-- Задание 1 --
Перепишите из рассказа об Оле Голубевой отрывок от слов «В Энгельсе в» до слов «делать в небе.».
-- Задание 2 --
Что, по словам старого доктора из рассказа об Оле Голубевой, должно было уберечь поезд от немецких бомбежек?
-- Задание 3 --
Подхватите рассказ об Оле Голубевой и продолжите его сразу после последнего предложения.

В Энгельсе в полку появилась и Оля Голубева, семнадцатилетняя, талантливая, бесшабашная. Она мечтала о карьере актрисы, не смущаясь тем, что не была красавицей: сила и живость характера вполне компенсировали заурядную внешность. Сейчас нужно было приближать мирную жизнь, защищая родину, и Оля хотела это делать в небе.

На войну она попала еще летом: закончила курсы медицинских сестер и попросилась работать на санитарный поезд, отправлявшийся в сторону фронта. Мама плакала и кричала на отца: «Почему ты молчишь? Совсем распустил девчонку, своевольничает!» Но отец, убежденный коммунист, воевавший в Красной армии еще в Гражданскую войну, сказал своей семнадцатилетней дочери: «Как знаешь». Он был членом мобилизационной комиссии и мог без больших усилий сделать так, чтобы ни Ольга, ни ее братья на фронт не попали. Но, как казалось Оле, такая мысль даже не пришла ему в голову.[57]

Юной медсестре понравилось в санитарном вагоне. В нем присутствовал тот неуловимый, неизвестный запах, который присущ вагонам и вокзалам и не уничтожается ничем. Поезд, идущий к фронту, был с красными крестами на крышах вагонов, и старый доктор сказал ей, что по крестам немцы бомбить не станут. Доктор ошибся, их бомбили постоянно.

В день первой бомбежки Оля встретила сержанта Сашу, с которым когда-то вместе училась в школе в Сибири. Саша хотел ей что-то рассказать, но поезд резко затормозил и остановился, и Олечка, спрыгивая, крикнула ему: «Саша, потом расскажешь!» Она хотела посмотреть на плывущие над головой самолеты и пожелать им удачи, уверенная, что самолеты свои. Но самолеты развернулись и зашли на бомбежку. Красные кресты на крыше не помогли.

[Сохранённые записи из коллекции]
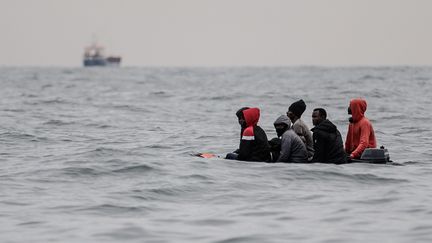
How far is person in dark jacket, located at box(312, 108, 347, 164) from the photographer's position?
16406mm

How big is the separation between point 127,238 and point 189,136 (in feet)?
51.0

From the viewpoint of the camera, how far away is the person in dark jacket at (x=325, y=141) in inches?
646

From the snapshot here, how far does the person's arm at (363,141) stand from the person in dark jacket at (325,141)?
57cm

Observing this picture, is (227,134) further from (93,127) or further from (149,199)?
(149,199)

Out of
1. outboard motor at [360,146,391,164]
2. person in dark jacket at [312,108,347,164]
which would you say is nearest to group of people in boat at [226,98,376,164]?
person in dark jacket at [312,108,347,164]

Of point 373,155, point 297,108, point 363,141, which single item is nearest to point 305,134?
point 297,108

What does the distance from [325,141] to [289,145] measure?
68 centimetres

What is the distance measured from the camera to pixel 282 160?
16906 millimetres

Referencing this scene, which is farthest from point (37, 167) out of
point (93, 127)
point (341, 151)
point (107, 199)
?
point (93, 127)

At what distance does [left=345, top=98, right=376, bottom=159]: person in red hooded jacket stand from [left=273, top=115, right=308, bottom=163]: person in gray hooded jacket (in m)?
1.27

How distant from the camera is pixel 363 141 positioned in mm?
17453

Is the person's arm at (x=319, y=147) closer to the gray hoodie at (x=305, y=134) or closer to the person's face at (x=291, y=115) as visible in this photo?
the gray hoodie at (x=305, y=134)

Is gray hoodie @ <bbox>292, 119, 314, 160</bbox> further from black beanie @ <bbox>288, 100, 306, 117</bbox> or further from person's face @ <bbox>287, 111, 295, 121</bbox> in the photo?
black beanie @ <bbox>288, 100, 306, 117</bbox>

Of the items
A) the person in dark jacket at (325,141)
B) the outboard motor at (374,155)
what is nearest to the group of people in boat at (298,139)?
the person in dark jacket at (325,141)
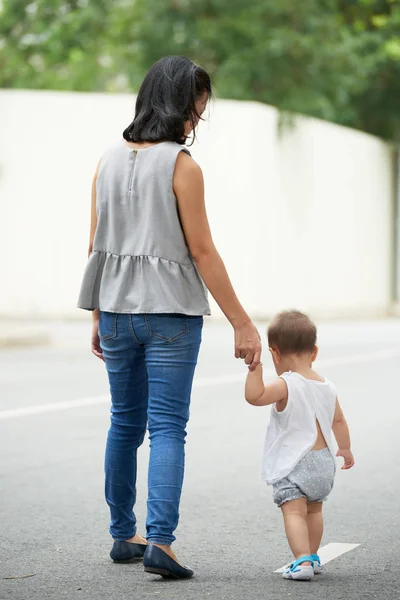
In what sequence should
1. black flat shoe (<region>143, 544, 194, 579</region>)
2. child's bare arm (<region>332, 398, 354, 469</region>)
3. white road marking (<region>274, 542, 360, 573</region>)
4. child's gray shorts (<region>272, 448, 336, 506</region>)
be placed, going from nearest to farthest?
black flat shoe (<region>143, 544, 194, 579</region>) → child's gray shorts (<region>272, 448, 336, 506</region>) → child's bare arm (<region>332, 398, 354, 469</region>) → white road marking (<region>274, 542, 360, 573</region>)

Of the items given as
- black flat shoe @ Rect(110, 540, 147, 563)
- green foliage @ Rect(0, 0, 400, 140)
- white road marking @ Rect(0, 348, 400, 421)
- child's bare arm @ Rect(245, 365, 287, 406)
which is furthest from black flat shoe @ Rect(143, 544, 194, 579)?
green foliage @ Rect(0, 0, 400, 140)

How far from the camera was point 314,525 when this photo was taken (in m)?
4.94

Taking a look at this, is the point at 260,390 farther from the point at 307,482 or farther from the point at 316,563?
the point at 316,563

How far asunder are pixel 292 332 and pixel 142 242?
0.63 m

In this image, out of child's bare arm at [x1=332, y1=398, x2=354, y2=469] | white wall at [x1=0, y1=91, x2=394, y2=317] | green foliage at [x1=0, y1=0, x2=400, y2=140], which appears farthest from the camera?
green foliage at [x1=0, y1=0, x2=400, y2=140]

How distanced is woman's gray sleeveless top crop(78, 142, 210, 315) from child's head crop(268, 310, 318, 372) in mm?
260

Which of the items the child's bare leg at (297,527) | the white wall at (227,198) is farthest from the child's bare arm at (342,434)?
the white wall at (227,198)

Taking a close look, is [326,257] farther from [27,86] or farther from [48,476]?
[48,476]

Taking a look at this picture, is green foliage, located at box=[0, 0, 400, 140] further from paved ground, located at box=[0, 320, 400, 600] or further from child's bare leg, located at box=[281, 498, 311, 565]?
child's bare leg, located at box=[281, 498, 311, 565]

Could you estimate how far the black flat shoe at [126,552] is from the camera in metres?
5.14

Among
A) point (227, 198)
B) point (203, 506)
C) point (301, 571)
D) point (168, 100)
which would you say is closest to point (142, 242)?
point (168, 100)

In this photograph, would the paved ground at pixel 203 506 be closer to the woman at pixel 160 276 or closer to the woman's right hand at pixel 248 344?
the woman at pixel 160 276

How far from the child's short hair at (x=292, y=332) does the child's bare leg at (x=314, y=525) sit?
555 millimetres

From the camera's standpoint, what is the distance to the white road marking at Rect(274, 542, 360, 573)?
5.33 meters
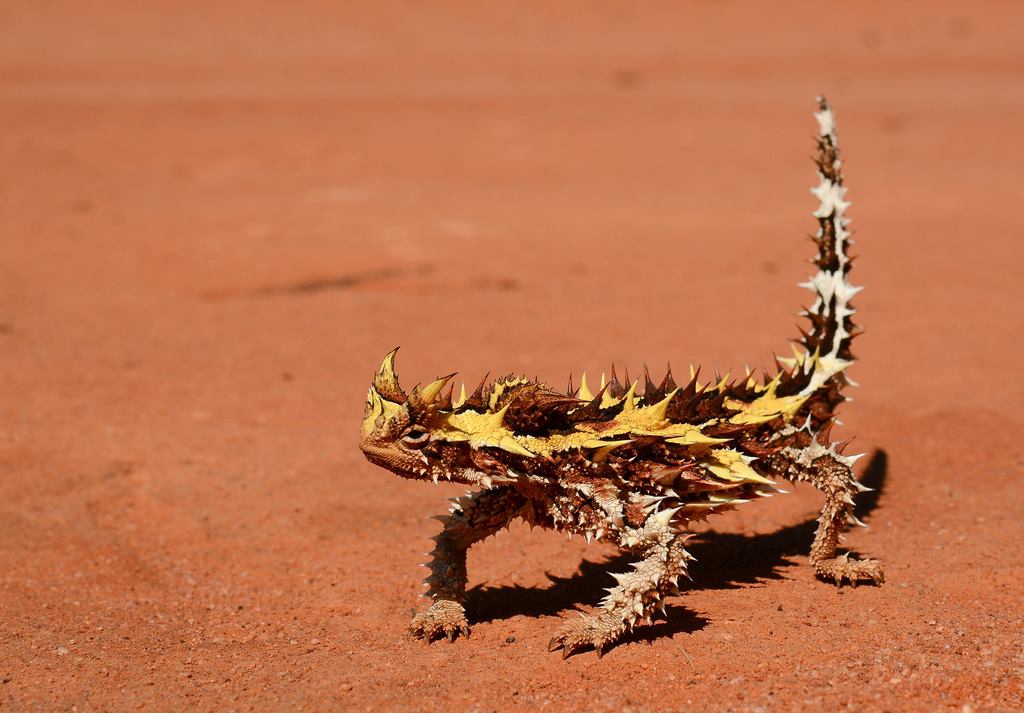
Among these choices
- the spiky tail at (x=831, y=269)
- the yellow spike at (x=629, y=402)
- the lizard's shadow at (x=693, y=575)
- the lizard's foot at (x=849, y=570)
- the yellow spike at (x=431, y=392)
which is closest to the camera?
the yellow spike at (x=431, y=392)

-- Ваш ответ 1 --
В Энгельсе в полку появилась и Оля Голубева, семнадцатилетняя, талантливая, бесшабашная. Она мечтала о карьере актрисы, не смущаясь тем, что не была красавицей: сила и живость характера вполне компенсировали заурядную внешность. Сейчас нужно было приближать мирную жизнь, защищая родину, и Оля хотела это делать в небе.

-- Ваш ответ 2 --
Красные кресты на крышах вагонов.

-- Ваш ответ 3 --
Сколько все длилось, Оля не знала. Сквозь какую-то пелену, приглушавшую все звуки, она отчетливо слышала, как раскалывается под ней земля. На десять, на сто, на великое множество крохотных частиц. Раздавались крики: «Сестра-а-а!» Олины товарищи уже бегали кругом, оказывая помощь раненым, но она все стояла как в столбняке. Кто-то дотронулся до ее плеча: «Помоги…» – и она подняла голову. Пожилой боец звал ее помочь корчившемуся в муках человеку. Раненый визжал и плакал так жутко, что Ольга покрылась холодным потом. Наклонившись над ним, она начала перевязывать, но он никак не давался. У Ольги дрожали руки, мучало отчаяние и стыд оттого, что она все делает «так неловко и плохо». Но тут у раненого что-то булькнуло в горле, и он затих, лежал спокойно, как будто ему и правда помогла перевязка. У Ольги немного отлегло от сердца. Позвавший ее к этому раненому пожилой солдат поднялся и снял шапку. Ольга только тут поняла, что случилось, и громко зарыдала. «Молоденькая еще, смертей не видела», – сказал кто-то, а другой грубо закричал: «Будет выть!» Налет продолжался еще какое-то время, и, когда немецкие самолеты наконец ушли, Оля, оглядевшись вокруг, не узнала станцию: горели вагоны, рушились здания, из-под завалов вытаскивали убитых и раненых. Школьный товарищ Ольги Саша лежал около поезда. Его лицо не пострадало, и Ольга на какой-то момент подумала, что он жив. Но, подбежав, увидела – у Саши нет ног, он мертв. Вытирая мокрыми от крови ладонями непрерывно бегущие слезы, Оля без конца повторяла в голове свою фразу, сказанную Саше совсем недавно, но будто уже в другой жизни: «Потом расскажешь, Саша…»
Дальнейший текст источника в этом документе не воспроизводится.